2. The Big Problem: A Messy Library

The team faced two huge hurdles:

  • The "Long-Tail" Problem: Some sections of the library had hundreds of books (like "General Medicine"), but others had only 7 books (like "IVF" or "Vascular Surgery"). It's like trying to learn to recognize a rare bird when you've only seen it seven times in your life.
  • The "Confused Labels" Problem: Sometimes, the books were misfiled. A note about a skin rash might be labeled "General Medicine" instead of "Dermatology." The robot had to learn to ignore these mistakes and find the real meaning.

3. The Winning Strategy: The "Hybrid" Librarian

The team didn't just use the standard AraBERT robot; they gave it a special upgrade kit to handle the mess:

  • The "Spotlight" and the "Average" (Hybrid Pooling):
    • Imagine the robot has two ways of looking at a sentence.
    • Method A (Mean): It takes the "average" feeling of the whole sentence to get the general vibe.

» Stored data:
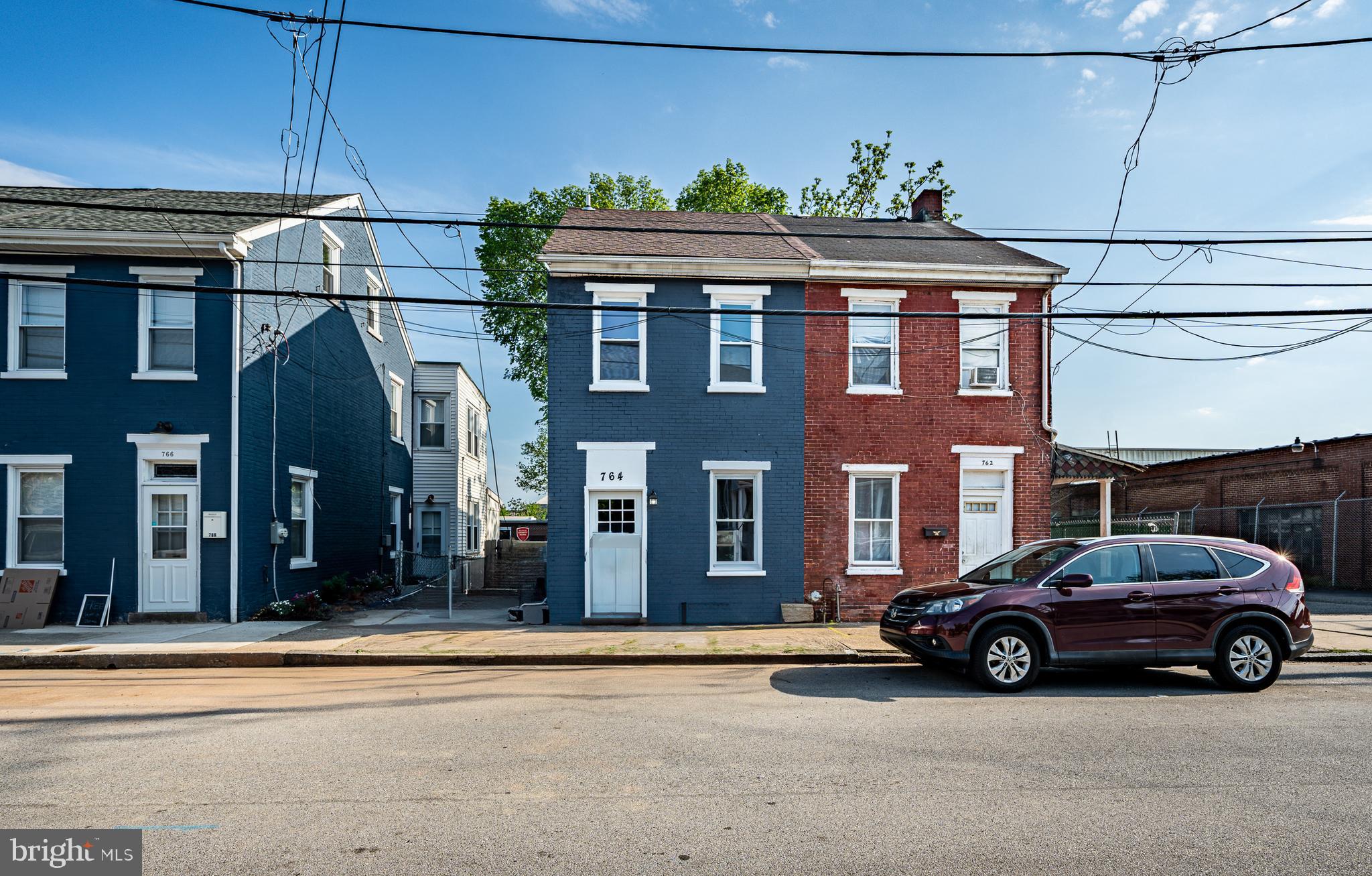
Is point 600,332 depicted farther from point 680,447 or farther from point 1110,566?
point 1110,566

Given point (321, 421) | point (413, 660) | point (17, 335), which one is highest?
point (17, 335)

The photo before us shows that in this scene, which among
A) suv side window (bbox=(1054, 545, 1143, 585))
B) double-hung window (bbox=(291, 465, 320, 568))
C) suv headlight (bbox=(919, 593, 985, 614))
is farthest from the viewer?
double-hung window (bbox=(291, 465, 320, 568))

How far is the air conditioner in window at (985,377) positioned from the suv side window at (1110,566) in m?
6.05

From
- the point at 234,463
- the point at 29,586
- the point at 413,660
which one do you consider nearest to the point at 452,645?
the point at 413,660

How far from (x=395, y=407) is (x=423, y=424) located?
6.30ft

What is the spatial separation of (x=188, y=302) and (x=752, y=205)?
21630 millimetres

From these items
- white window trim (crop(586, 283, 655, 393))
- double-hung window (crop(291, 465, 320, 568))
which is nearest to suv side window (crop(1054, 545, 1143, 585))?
white window trim (crop(586, 283, 655, 393))

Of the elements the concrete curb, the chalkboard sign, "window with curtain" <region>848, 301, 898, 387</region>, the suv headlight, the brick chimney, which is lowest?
the concrete curb

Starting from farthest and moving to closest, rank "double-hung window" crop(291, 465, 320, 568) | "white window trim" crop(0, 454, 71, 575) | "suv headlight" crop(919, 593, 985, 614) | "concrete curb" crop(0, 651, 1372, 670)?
"double-hung window" crop(291, 465, 320, 568), "white window trim" crop(0, 454, 71, 575), "concrete curb" crop(0, 651, 1372, 670), "suv headlight" crop(919, 593, 985, 614)

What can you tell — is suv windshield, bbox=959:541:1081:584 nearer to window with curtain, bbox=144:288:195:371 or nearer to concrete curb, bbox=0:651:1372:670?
concrete curb, bbox=0:651:1372:670

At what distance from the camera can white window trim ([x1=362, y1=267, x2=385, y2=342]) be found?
20.8 metres

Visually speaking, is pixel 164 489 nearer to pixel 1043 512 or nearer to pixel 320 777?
pixel 320 777

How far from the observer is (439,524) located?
2498cm

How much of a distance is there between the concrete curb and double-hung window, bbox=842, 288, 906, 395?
541 cm
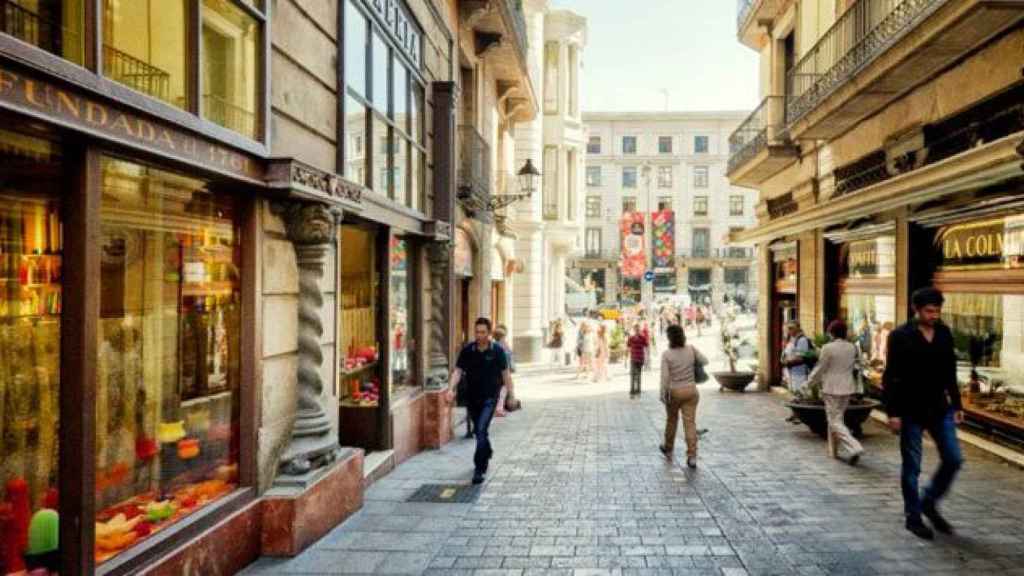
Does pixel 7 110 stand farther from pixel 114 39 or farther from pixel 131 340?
pixel 131 340

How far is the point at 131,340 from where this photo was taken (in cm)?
446

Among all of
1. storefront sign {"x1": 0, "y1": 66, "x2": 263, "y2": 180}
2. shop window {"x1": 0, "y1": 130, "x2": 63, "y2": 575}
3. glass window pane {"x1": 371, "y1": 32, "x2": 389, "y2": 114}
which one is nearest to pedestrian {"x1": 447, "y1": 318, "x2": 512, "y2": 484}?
glass window pane {"x1": 371, "y1": 32, "x2": 389, "y2": 114}

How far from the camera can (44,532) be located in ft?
12.2

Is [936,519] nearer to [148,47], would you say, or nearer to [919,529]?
[919,529]

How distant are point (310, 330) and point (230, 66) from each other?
208 cm

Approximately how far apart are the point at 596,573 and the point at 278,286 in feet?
10.2

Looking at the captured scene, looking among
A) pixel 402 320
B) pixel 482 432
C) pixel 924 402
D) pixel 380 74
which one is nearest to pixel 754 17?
pixel 380 74

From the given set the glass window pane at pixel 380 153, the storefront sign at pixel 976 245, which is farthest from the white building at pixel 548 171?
the glass window pane at pixel 380 153

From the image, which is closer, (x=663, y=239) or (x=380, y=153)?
(x=380, y=153)

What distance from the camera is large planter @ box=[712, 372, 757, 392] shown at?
1733 centimetres

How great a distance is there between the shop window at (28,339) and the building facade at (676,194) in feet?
205

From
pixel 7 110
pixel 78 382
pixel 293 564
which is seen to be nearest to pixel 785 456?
pixel 293 564

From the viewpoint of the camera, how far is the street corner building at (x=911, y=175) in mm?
8656

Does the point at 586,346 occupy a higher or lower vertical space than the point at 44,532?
lower
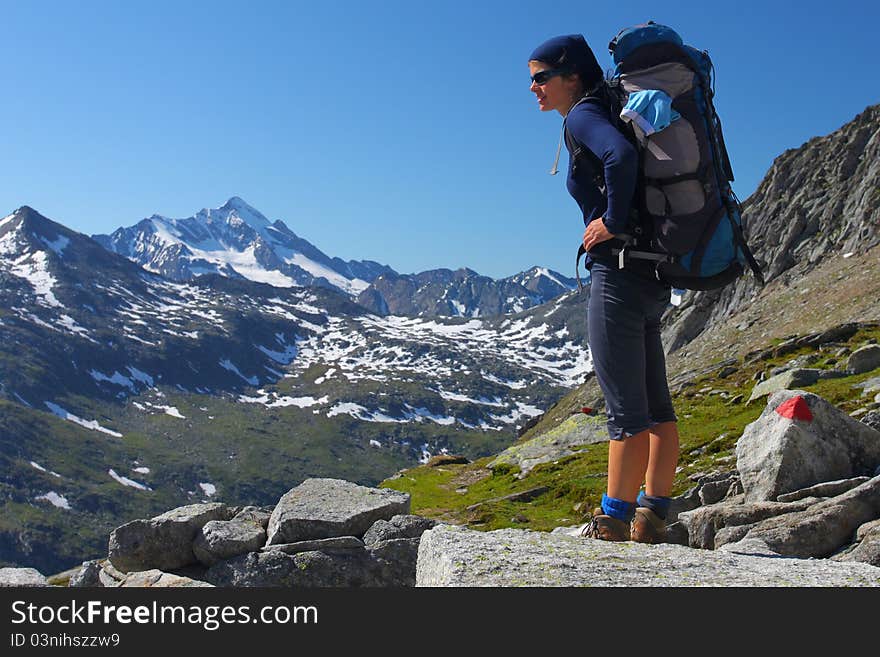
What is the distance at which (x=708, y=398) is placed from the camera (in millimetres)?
38656

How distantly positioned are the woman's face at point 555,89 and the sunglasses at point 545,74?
0.02 meters

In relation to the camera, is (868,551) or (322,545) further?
(322,545)

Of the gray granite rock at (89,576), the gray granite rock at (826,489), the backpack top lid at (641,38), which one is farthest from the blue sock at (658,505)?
the gray granite rock at (89,576)


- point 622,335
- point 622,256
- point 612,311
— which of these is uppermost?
point 622,256

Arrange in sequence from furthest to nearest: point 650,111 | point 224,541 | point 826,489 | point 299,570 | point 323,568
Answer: point 224,541
point 323,568
point 299,570
point 826,489
point 650,111

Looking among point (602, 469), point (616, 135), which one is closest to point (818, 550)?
point (616, 135)

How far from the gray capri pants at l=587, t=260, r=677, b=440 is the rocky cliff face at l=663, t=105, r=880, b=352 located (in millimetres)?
74536

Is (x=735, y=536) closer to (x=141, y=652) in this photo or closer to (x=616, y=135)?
(x=616, y=135)

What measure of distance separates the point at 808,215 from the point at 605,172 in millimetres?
97089

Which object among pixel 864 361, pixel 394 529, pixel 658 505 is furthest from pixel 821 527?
pixel 864 361

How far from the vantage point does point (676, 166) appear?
24.0 feet

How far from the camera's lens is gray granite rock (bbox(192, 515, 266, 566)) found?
13102mm

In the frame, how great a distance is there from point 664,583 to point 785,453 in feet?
22.8

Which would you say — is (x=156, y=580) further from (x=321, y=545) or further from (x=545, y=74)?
(x=545, y=74)
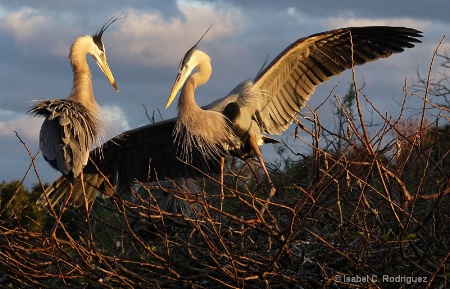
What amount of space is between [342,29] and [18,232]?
11.5ft

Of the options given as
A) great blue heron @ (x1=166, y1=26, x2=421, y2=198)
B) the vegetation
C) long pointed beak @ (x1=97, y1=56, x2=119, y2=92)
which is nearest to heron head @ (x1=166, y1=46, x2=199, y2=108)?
great blue heron @ (x1=166, y1=26, x2=421, y2=198)

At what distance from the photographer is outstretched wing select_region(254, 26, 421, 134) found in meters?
7.06

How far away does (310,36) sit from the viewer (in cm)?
686

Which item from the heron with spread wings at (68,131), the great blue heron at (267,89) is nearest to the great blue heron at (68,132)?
the heron with spread wings at (68,131)

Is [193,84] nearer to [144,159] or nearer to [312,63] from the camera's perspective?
[144,159]

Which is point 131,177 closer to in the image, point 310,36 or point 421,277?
point 310,36

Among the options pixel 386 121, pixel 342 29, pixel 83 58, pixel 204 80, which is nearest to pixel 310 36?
pixel 342 29

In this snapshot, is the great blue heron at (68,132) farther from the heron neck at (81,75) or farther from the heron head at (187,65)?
the heron head at (187,65)

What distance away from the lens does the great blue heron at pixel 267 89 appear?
703 centimetres

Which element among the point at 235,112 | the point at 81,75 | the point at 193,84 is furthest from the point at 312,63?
the point at 81,75

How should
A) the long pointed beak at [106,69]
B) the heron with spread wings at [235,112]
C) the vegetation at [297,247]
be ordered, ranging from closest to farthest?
the vegetation at [297,247], the heron with spread wings at [235,112], the long pointed beak at [106,69]

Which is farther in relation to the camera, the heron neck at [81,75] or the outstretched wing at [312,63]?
the outstretched wing at [312,63]

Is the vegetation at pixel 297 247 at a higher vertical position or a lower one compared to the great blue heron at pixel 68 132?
lower

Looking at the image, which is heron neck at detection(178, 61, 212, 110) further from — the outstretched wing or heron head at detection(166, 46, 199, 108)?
the outstretched wing
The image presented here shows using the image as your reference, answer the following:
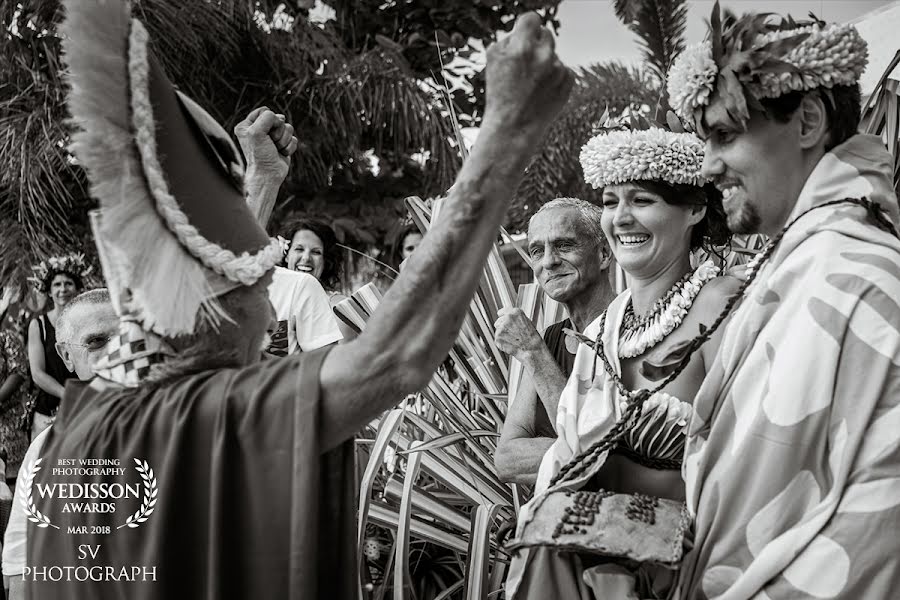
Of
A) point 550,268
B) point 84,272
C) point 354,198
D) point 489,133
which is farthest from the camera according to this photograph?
point 354,198

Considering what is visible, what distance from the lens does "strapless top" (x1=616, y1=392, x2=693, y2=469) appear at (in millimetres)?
2158

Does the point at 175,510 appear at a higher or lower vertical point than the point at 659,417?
lower

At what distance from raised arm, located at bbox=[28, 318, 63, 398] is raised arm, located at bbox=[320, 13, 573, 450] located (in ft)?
15.6

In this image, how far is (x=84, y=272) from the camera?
20.6 feet

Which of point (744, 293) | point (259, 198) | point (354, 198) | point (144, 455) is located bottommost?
point (144, 455)

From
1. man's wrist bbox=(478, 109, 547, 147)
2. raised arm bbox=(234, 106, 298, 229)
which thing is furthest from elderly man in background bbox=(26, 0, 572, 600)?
raised arm bbox=(234, 106, 298, 229)

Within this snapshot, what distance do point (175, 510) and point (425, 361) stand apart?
1.60 feet

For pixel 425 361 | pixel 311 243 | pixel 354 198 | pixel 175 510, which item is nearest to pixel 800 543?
pixel 425 361

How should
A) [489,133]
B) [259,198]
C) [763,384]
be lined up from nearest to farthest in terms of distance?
[489,133], [763,384], [259,198]

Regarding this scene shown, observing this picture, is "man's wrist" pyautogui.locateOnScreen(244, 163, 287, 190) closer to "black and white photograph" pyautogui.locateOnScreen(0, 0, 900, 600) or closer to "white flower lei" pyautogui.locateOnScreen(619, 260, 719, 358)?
"black and white photograph" pyautogui.locateOnScreen(0, 0, 900, 600)

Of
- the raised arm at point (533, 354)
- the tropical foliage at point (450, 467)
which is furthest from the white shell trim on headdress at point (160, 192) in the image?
the tropical foliage at point (450, 467)

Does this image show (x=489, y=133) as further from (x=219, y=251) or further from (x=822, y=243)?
(x=822, y=243)

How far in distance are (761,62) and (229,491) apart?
1.26m

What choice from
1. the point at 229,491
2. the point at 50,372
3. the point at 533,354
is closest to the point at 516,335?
the point at 533,354
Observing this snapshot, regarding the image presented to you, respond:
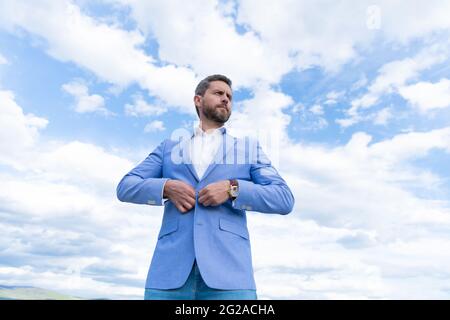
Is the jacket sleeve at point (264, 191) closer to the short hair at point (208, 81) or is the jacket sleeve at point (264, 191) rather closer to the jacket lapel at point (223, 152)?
the jacket lapel at point (223, 152)

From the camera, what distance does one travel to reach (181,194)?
4.41 m

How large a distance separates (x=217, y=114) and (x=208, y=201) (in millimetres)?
1092

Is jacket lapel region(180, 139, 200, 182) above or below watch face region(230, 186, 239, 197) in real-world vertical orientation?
above

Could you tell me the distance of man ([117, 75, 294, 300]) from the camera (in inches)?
165

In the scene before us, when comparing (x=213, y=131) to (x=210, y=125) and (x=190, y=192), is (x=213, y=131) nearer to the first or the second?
(x=210, y=125)

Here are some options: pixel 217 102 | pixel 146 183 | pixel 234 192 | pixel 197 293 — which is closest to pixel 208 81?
pixel 217 102

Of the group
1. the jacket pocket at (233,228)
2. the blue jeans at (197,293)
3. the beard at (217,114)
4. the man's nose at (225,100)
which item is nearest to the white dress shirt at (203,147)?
the beard at (217,114)

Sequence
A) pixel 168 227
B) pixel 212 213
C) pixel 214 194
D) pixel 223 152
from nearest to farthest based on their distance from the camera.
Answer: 1. pixel 214 194
2. pixel 212 213
3. pixel 168 227
4. pixel 223 152

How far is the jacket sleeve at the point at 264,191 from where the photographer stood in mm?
4363

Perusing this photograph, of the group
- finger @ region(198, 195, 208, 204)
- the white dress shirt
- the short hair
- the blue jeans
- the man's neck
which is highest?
the short hair

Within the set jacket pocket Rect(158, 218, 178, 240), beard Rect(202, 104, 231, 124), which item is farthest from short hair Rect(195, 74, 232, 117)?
jacket pocket Rect(158, 218, 178, 240)

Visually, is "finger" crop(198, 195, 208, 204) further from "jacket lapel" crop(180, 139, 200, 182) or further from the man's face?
the man's face

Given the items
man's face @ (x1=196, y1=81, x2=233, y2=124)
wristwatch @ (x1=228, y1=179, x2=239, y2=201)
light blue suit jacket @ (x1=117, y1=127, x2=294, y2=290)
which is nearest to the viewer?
light blue suit jacket @ (x1=117, y1=127, x2=294, y2=290)
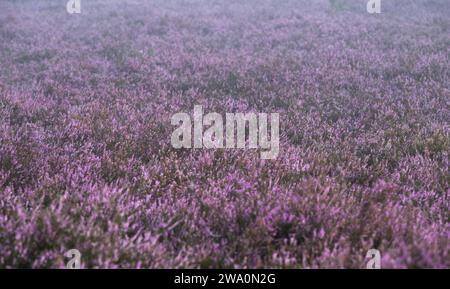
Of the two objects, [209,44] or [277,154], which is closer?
[277,154]

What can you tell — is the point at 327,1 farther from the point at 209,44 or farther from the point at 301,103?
the point at 301,103

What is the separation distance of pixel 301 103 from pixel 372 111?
114 centimetres

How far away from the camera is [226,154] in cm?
488

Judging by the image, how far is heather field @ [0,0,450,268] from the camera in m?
3.08

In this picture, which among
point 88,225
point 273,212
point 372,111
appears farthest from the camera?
point 372,111

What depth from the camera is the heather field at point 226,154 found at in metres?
3.08

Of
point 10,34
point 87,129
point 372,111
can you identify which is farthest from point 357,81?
point 10,34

» Work to be completed:
According to the text about the messy library, why did the robot have to learn to ignore mistakes and find the real meaning?

» Response to this task:
Some books were misfiled. For instance, a note about a skin rash might be labeled "General Medicine" instead of "Dermatology," so the robot could not rely on the labels alone.